CONSIGNES DE L'EXERCICE:
• 1. Résumez en deux phrases le texte sur la castration chimique.
• 2. D'après le texte sur la castration chimique, les affirmations suivantes sont-elles exactes ? Répondez par oui ou par non pour chacune, puis citez les mots du texte qui tranchent.
(a) Marie-Christine Hodeau a été tuée dans la forêt de Fontainebleau.
(b) Le traitement hormonal doit être renouvelé tous les six mois.
(c) La castration chimique est proposée aux détenus depuis une loi de 2002.
• 3. Recopiez sans rien changer le passage du texte sur la castration chimique qui va de « La mort de Marie-Christine » jusqu'à « ce traitement hormonal. ».

++++ TEXTE À LIRE

La mort de Marie-Christine Hodeau, tuée par un violeur récidiviste, relance le débat sur la castration chimique. Le Premier ministre veut rendre plus "contraignante" la possibilité pour la justice de recourir à ce traitement hormonal.
Le meurtre de Marie-Christine Hodeau, assassinée lundi 28 septembre 2009 dans la forêt de Fontainebleau, "aurait pu être évité", a assuré le Premier ministre François Fillon lors de la présentation de son plan de prévention de la délinquance dans les Hauts-de-Seine, vendredi 02 octobre.
Si le Premier ministre est si formel, c'est qu'il n’exclut "aucune réflexion sur aucun sujet". Et d’entrer dans le vif du sujet : il souhaite rendre plus "contraignante" la possibilité pour la justice de recourir à la castration chimique. Le débat est ouvert.
La castration chimique, qui joue un rôle de "frein" sur la libido, est l’un des thèmes qui ressort de manière récurrente dans le discours gouvernemental depuis 2002, sans manquer de soulever la polémique au sein de la classe politique.
Dissensions au sein de la majorité
Expérimentée au début des années 2000, la castration chimique est proposée aux détenus depuis une loi de décembre 2005. Amendé en 2007, le texte stipule qu'en cas d'abandon de ce traitement hormonal, à renouveler tous les trois mois, ils ne peuvent prétendre à la liberté conditionnelle.

++++++++
++++ DONNÉES FOURNIES

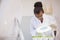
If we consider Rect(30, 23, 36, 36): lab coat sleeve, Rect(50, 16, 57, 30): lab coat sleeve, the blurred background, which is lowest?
Rect(30, 23, 36, 36): lab coat sleeve

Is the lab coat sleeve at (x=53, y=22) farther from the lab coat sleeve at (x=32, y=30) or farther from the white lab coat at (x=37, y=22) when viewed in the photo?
the lab coat sleeve at (x=32, y=30)

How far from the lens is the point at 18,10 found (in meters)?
0.96

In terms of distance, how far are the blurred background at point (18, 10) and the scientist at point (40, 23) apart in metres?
0.04

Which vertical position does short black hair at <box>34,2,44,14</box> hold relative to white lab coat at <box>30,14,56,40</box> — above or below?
above

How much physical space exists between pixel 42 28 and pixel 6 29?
34cm

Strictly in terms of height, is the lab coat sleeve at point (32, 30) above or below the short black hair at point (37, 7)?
below

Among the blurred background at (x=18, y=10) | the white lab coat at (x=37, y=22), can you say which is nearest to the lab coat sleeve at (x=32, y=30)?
the white lab coat at (x=37, y=22)

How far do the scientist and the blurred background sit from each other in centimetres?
4

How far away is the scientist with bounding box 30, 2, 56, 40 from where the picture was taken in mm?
928

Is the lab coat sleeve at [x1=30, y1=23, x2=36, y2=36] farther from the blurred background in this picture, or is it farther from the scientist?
the blurred background

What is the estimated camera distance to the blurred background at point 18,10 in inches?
37.3

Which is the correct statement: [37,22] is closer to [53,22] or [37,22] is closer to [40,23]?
[40,23]

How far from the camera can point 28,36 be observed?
0.93 metres

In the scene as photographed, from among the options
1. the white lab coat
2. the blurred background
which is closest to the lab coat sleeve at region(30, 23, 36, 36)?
the white lab coat
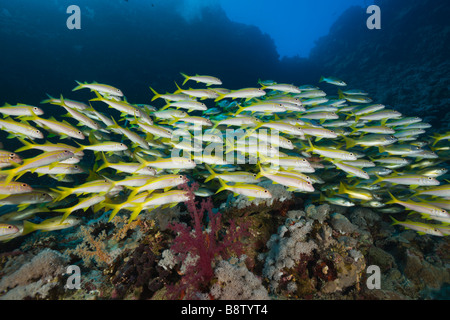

++++++++

VOS RÉPONSES:
• 1. Après le meurtre de Marie-Christine Hodeau par un violeur récidiviste, le Premier ministre François Fillon veut rendre plus « contraignante » la possibilité pour la justice de recourir à la castration chimique. Ce traitement hormonal revient souvent dans le discours du gouvernement depuis 2002 et soulève la polémique dans la classe politique, et il est proposé aux détenus depuis une loi de décembre 2005.

• 2.
(a) Oui : « assassinée lundi 28 septembre 2009 dans la forêt de Fontainebleau ».
(b) Non : « à renouveler tous les trois mois ».
(c) Non : « la castration chimique est proposée aux détenus depuis une loi de décembre 2005 ».

• 3.
La mort de Marie-Christine Hodeau, tuée par un violeur récidiviste, relance le débat sur la castration chimique. Le Premier ministre veut rendre plus "contraignante" la possibilité pour la justice de recourir à ce traitement hormonal.